> **EXERCISE SET**
• A. In the golf shaft thread, what did Leo do once his steel shafted irons made his bag heavier?
• B. Repeat word for word the portion of the golf shaft thread between "In my case I" and "a lighter bag.", inclusive.
• C. Translate this sentence from the golf shaft thread into Spanish: "When money is to be made claims for superiority will follow."
STUDY TEXT Start Marker
I am sorry if I categorized the older and younger players too stereotypically but I hope Ryan gets the point...

So coming back to players having slow-swing speed, the graphite is actually better because the graphite gives the extra distance through a whipping action. Also because slow down swing results in weak swing, the bending of the shaft during the impact is not as extreme as the players with stong-fast swing, thus the slow-swing players don't lose too much accuracy from using the graphite shaft.

That was for irons but for fairway woods and drivers, I believe graphite shafts are much better for almost all players. In my opinion the whole point of driver and fairway woods are to gain as much distance as possible. Graphite shafts certainly help to achieve that goal and if you can hit the ball far enough with slight decrease in accuracy, I think it's more than fair compensation.

Also if your ball doesn't exactly end up where you wanted to from using the graphite shaft driver or fairwaywoods, you can recover from a rough using your more accurate steel shaft irons.

In my case I can hit the driver far enough so that my second shot even from a rough could easliy reach the green with my steel shaft irons in some par four holes.

I hope this helps and good luck with your paper Ryan...=)


----------



## Leo (Feb 21, 2007)

My graphite shafted irons made my bag lighter. My steel shafted ones make my bag heavier. I bought a lighter bag.


----------



## zaphod (Jan 3, 2007)

Leo a simple yet eloquent reply. 
Its interesting to see golfers perceptions have not changed as to the issue that steel shafts have less shot dispersion despite recent advances in graphite shaft technology.
There is a lot of money being spent on marketing the newest technology by the shaft industry. I believe in the next 1-3 years you will see more OEM club companies will come with stock graphites shafts. The steel shaft industry will respond with lighter shafts and more vibration dampining. Perhaps a hybrid graphite- steel shaft for irons will come out like the True Temper BiMatrix wood shaft.

When money is to be made claims for superiority will follow.
The average golfer population is more than willing to buy that magic bullet to improve their game.:laugh:


----------
STUDY TEXT End Marker
LISTED ENTRIES Start Marker
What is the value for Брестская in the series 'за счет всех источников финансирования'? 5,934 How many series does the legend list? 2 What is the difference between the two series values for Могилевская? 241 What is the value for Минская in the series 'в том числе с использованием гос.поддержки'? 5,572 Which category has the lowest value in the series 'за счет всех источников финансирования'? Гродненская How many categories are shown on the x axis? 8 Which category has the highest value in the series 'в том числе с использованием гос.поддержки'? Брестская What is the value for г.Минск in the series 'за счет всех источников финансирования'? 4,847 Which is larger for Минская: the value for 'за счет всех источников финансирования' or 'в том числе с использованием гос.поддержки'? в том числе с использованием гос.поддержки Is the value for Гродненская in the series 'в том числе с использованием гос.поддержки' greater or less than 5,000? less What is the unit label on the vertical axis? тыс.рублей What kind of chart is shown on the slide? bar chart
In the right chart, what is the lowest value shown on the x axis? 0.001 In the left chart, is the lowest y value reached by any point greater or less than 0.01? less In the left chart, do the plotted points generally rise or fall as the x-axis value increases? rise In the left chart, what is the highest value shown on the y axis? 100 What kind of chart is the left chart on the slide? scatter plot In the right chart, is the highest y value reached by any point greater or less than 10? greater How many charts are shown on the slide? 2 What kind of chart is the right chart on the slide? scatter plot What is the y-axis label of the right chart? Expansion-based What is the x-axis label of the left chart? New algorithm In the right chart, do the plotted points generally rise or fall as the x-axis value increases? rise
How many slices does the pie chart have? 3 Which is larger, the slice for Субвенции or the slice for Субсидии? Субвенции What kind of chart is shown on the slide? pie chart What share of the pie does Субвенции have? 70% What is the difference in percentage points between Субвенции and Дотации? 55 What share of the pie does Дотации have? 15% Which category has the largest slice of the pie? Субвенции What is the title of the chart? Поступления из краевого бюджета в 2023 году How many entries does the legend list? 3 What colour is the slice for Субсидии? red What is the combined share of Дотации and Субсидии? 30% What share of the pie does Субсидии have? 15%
LISTED ENTRIES End Marker
LISTED ENTRIES Start Marker
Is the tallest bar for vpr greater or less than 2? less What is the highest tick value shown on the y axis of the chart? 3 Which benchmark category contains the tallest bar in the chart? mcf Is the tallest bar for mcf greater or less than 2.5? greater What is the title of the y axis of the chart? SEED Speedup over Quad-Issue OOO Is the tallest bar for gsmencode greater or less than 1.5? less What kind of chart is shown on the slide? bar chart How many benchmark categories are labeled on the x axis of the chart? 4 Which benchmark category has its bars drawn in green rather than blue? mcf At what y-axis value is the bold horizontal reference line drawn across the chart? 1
LISTED ENTRIES End Marker
LISTED ENTRIES Start Marker
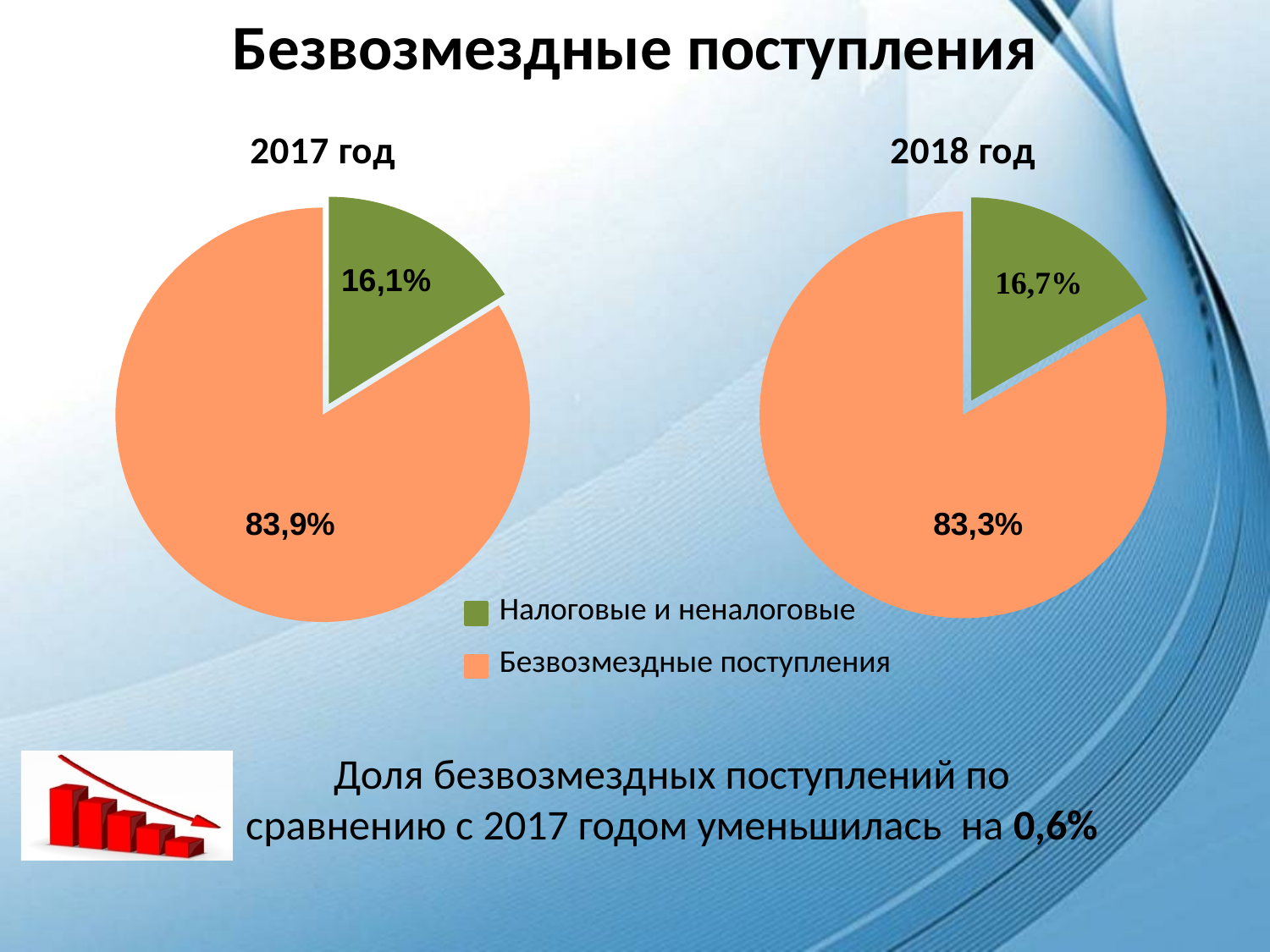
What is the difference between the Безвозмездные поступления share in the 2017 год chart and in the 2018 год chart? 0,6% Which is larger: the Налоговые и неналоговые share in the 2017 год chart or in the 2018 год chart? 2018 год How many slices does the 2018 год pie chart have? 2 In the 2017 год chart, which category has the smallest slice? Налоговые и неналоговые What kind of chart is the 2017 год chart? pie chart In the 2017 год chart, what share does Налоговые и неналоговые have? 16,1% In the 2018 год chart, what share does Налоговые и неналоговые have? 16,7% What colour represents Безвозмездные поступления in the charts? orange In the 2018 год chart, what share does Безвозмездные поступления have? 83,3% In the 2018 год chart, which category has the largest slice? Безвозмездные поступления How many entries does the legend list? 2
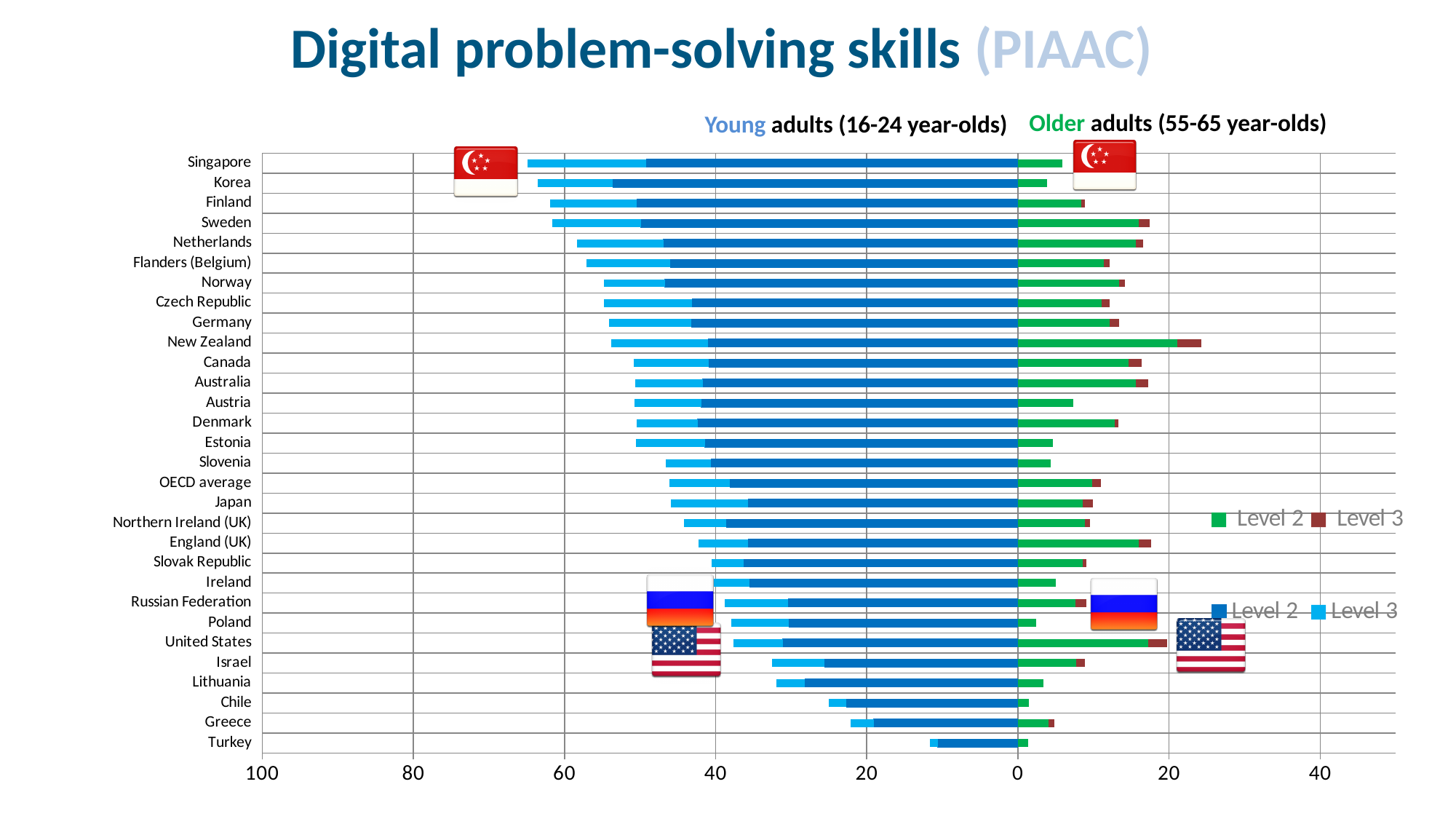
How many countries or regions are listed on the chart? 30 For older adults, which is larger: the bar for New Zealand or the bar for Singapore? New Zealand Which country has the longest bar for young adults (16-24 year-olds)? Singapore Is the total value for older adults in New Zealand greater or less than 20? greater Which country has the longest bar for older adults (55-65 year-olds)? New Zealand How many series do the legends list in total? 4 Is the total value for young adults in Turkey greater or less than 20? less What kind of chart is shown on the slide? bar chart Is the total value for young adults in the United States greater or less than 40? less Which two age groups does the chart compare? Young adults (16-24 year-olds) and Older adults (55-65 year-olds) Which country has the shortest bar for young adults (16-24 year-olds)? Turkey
LISTED ENTRIES End Marker
> **ANSWERS BY ITEM NUMBER**
• A. He bought a lighter bag.

• B.
In my case I can hit the driver far enough so that my second shot even from a rough could easliy reach the green with my steel shaft irons in some par four holes.

I hope this helps and good luck with your paper Ryan...=)


----------



## Leo (Feb 21, 2007)

My graphite shafted irons made my bag lighter. My steel shafted ones make my bag heavier. I bought a lighter bag.

• C. Cuando hay dinero que ganar, vienen después las afirmaciones de superioridad.